Work instructions: Go through the listing and copy each line that has the string "Vietnam" in it.

──────────────────────────────

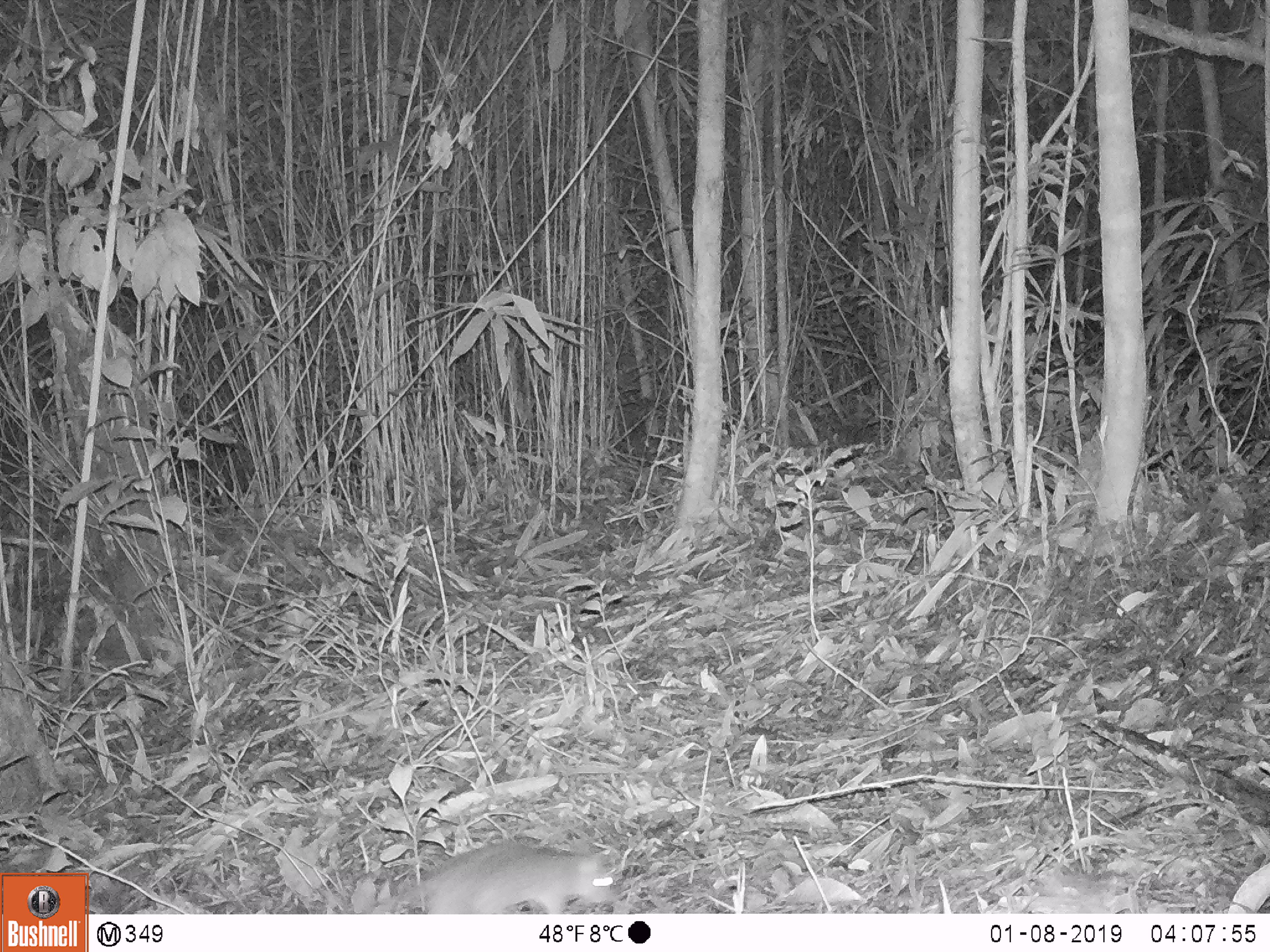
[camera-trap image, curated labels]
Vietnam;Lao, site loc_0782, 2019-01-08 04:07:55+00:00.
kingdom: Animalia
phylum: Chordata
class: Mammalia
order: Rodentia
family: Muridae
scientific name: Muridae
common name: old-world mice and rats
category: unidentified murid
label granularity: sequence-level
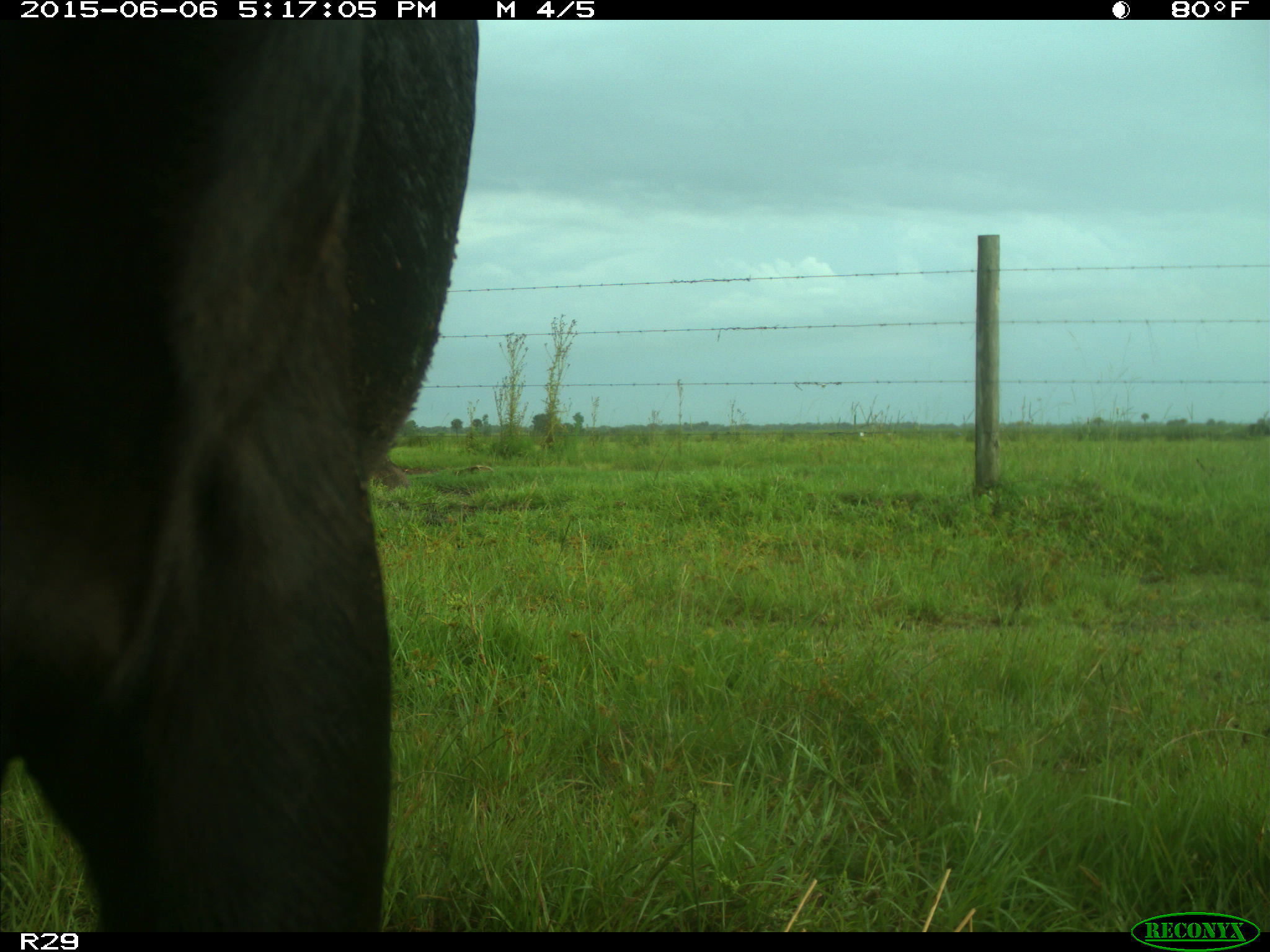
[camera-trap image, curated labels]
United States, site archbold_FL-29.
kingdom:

──────────────────────────────

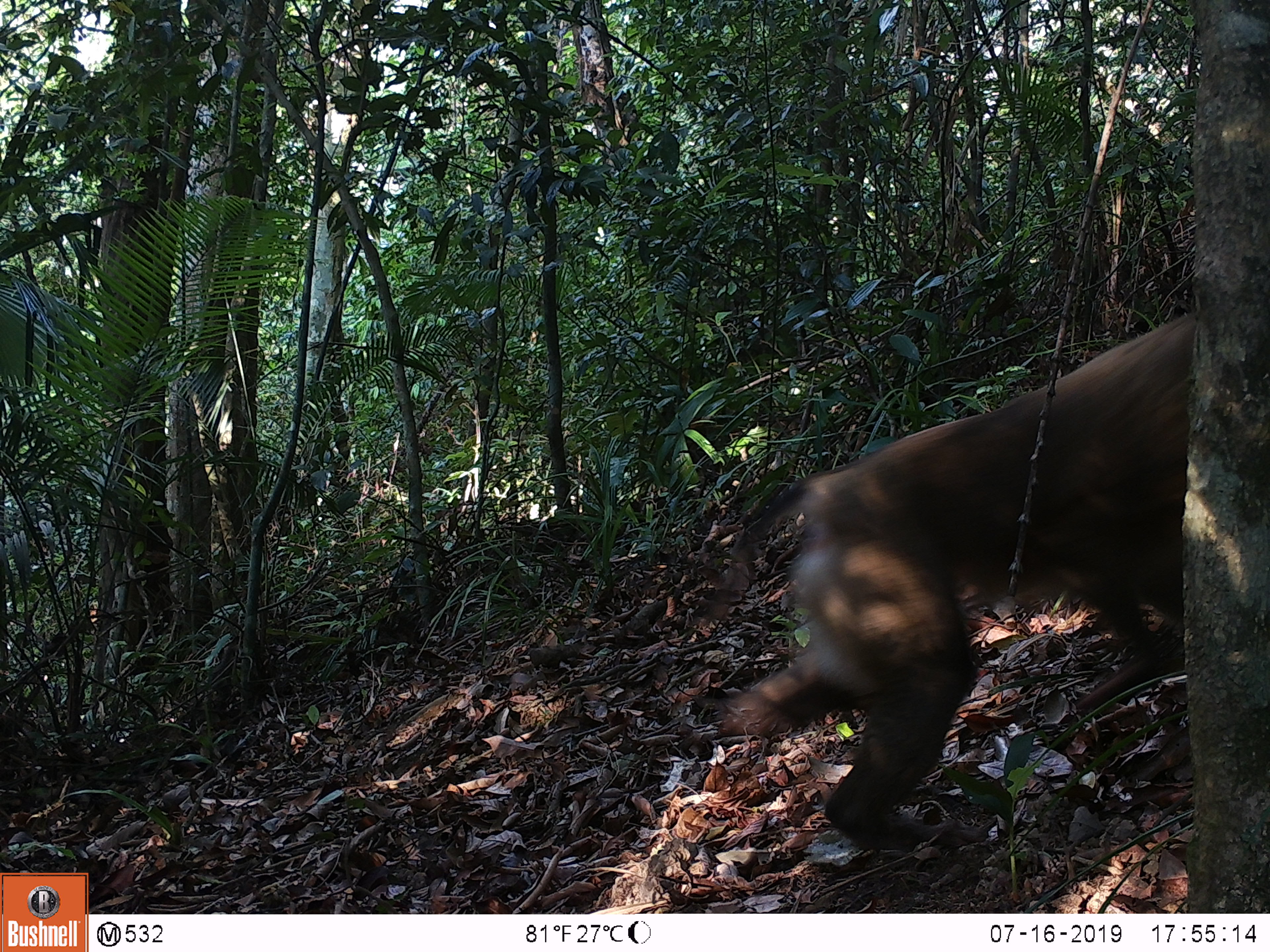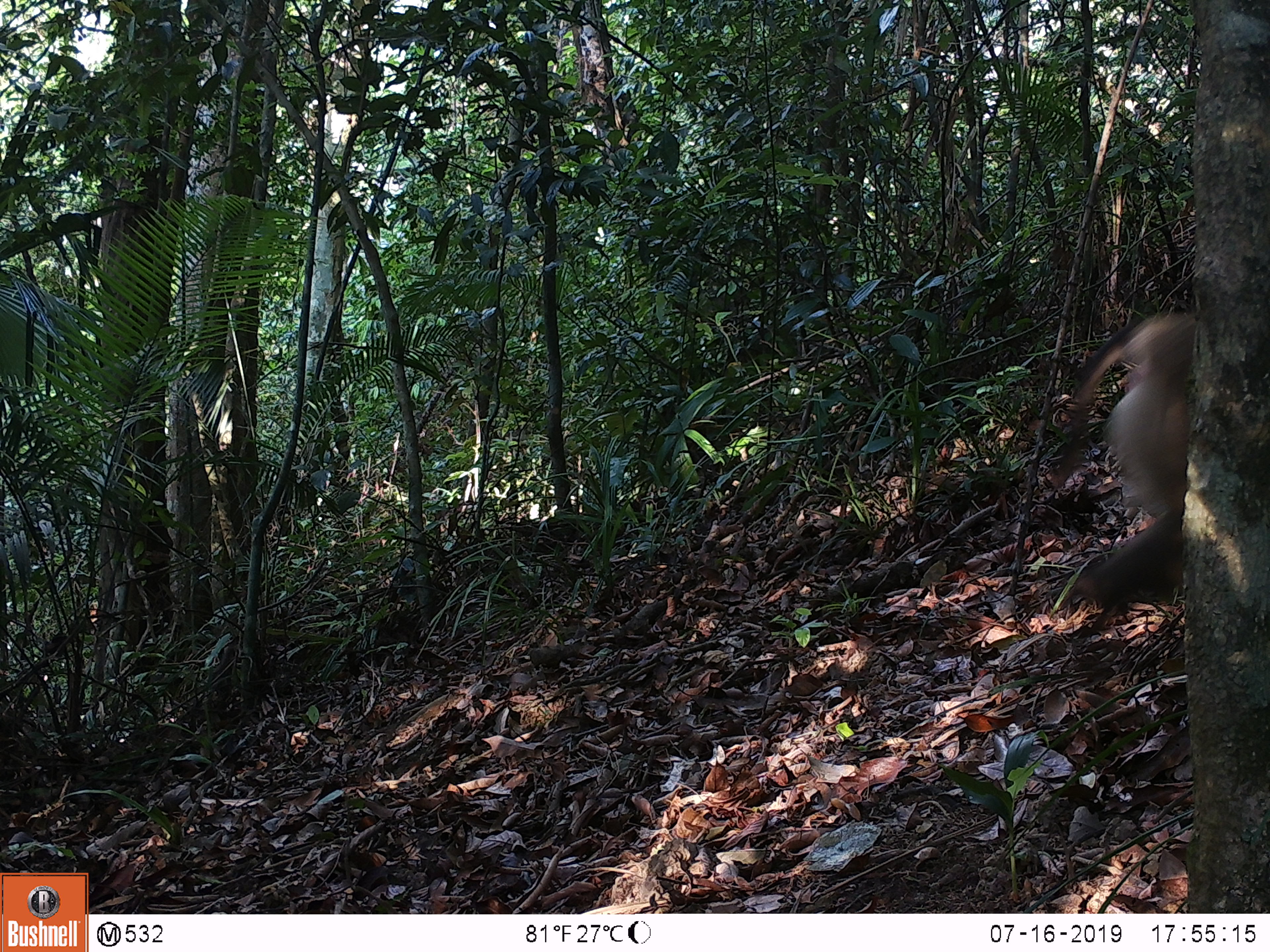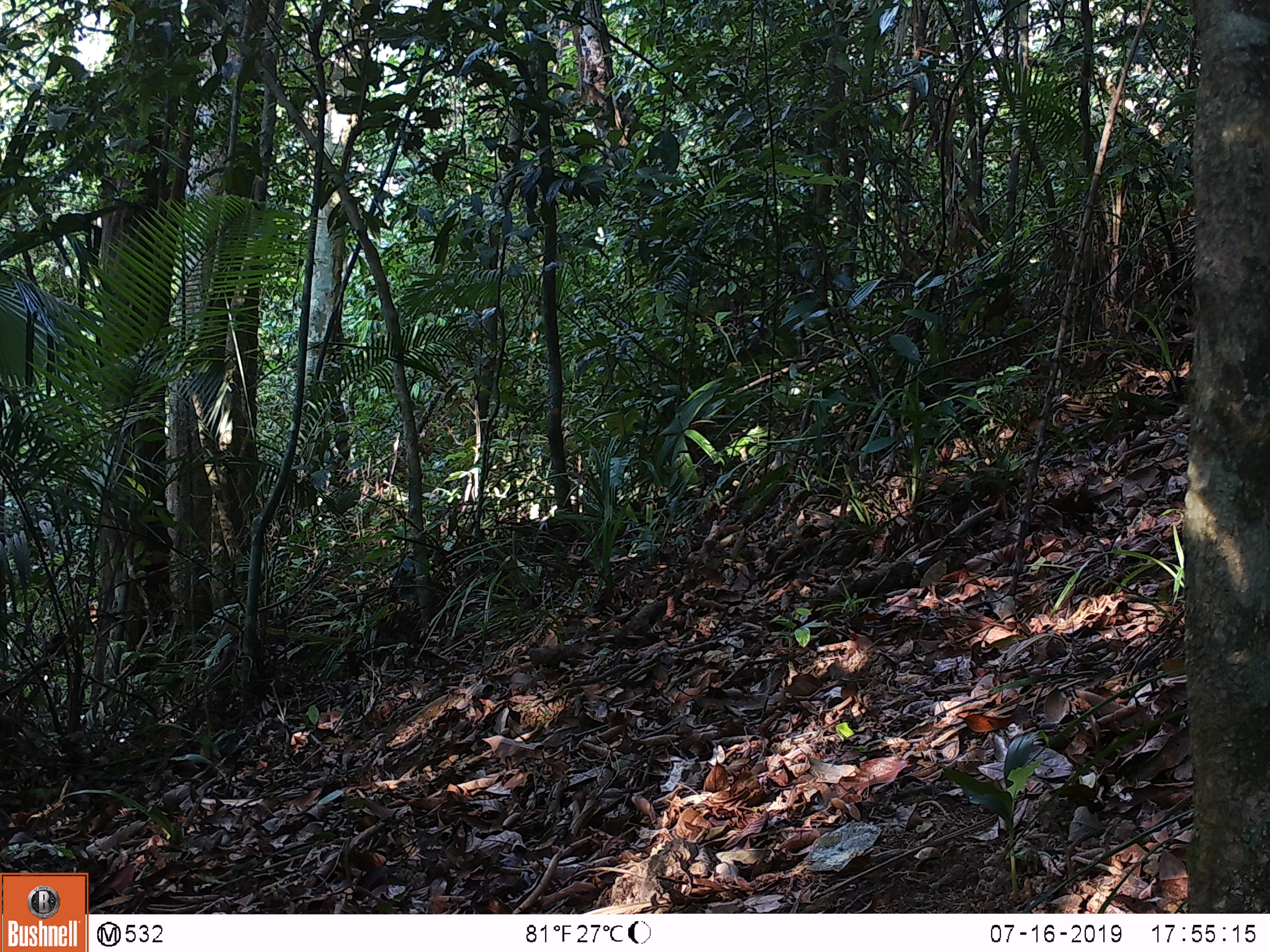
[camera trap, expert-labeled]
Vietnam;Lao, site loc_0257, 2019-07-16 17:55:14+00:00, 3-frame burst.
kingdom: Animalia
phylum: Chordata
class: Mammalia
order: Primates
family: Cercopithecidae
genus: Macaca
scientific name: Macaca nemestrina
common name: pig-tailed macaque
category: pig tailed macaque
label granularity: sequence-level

──────────────────────────────

Task output:
Vietnam;Lao, site loc_0782, 2019-01-08 04:07:55+00:00.
Vietnam;Lao, site loc_0257, 2019-07-16 17:55:14+00:00, 3-frame burst.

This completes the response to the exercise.